[ЗАДАНИЕ]: Обнови весь список: везде замени «teal green shirt» на «dark green shirt», а остальное оставь как есть.

[СТРОКИ ДАННЫХ]:

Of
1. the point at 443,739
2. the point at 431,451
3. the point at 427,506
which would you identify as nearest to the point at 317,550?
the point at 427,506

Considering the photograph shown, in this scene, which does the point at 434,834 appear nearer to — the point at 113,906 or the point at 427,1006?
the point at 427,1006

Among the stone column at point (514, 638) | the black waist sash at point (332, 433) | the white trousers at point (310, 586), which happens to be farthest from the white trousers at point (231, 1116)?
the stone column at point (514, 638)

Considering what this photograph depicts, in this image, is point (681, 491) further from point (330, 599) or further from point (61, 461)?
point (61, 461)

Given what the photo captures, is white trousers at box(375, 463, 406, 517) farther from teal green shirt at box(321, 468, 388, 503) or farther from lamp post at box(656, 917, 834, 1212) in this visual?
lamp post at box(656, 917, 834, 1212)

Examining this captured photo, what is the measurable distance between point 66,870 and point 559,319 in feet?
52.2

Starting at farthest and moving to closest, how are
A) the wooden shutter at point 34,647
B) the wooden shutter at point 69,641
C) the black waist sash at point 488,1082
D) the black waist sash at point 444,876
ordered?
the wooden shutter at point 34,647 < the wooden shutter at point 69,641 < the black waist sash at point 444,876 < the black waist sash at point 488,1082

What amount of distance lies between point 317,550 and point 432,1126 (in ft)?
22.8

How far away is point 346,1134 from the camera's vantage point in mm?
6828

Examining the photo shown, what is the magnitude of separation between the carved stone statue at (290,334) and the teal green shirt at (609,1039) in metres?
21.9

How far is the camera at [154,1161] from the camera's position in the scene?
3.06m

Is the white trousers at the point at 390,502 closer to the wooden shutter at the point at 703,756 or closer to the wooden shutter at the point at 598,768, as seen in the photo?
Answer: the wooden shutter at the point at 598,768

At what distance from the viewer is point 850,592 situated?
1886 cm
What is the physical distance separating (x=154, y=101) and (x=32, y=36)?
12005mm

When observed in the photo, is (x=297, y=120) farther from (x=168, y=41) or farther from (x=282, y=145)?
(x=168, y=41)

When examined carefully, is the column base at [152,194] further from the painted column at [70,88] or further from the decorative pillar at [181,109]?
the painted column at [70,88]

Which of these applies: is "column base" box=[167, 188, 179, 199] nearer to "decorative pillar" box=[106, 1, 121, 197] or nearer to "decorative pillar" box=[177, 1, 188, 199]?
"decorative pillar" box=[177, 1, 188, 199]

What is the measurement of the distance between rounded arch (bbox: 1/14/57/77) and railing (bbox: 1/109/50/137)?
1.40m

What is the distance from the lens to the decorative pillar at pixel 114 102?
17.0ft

[РЕШЕНИЕ]:
Of
1. the point at 443,739
2. the point at 431,451
3. the point at 427,506
which would you identify as nearest to the point at 317,550?
the point at 427,506

Considering the photograph shown, in this scene, which does the point at 434,834 appear nearer to — the point at 113,906 or the point at 427,1006?
the point at 427,1006

Among the stone column at point (514, 638) | the black waist sash at point (332, 433) | the white trousers at point (310, 586), which happens to be farthest from the white trousers at point (231, 1116)?
the stone column at point (514, 638)

Considering what this photograph depicts, in this image, is point (681, 491) further from point (330, 599) or further from point (61, 461)?
point (61, 461)

Given what the photo captures, is white trousers at box(375, 463, 406, 517) farther from dark green shirt at box(321, 468, 388, 503) or farther from lamp post at box(656, 917, 834, 1212) in this visual?
lamp post at box(656, 917, 834, 1212)

Examining this captured photo, what is the measurable distance between point 66,870 and point 559,319 in feet?
52.2

Starting at farthest and moving to closest, how are
A) the wooden shutter at point 34,647
B) the wooden shutter at point 69,641
C) the black waist sash at point 488,1082
D) the black waist sash at point 444,876
ordered?
the wooden shutter at point 34,647 < the wooden shutter at point 69,641 < the black waist sash at point 444,876 < the black waist sash at point 488,1082

What amount of distance lies between point 317,550 and point 432,1126 (in ft)?
22.8

How far away is point 346,1134 from the camera's vantage point in mm?
6828

Examining the photo shown, what is the magnitude of separation between the carved stone statue at (290,334) and the dark green shirt at (609,1039) in metres?
21.9

How far is the camera at [154,1161] from the camera's position in the scene?
3.06m

Is the white trousers at the point at 390,502 closer to the wooden shutter at the point at 703,756 or closer to the wooden shutter at the point at 598,768, as seen in the photo?
Answer: the wooden shutter at the point at 598,768

At what distance from the viewer is point 850,592 situated?
1886 cm
What is the physical distance separating (x=154, y=101) and (x=32, y=36)?
12005mm

When observed in the photo, is (x=297, y=120) farther from (x=168, y=41) or farther from (x=282, y=145)?
(x=168, y=41)

When examined carefully, is the column base at [152,194] further from the painted column at [70,88] or further from the decorative pillar at [181,109]?
the painted column at [70,88]

Which of these applies: is "column base" box=[167, 188, 179, 199] nearer to "decorative pillar" box=[106, 1, 121, 197] or nearer to "decorative pillar" box=[177, 1, 188, 199]?
"decorative pillar" box=[177, 1, 188, 199]

What is the measurement of the distance between rounded arch (bbox: 1/14/57/77) and railing (bbox: 1/109/50/137)?
1.40m

What is the distance from the lens to the decorative pillar at pixel 114 102?
17.0ft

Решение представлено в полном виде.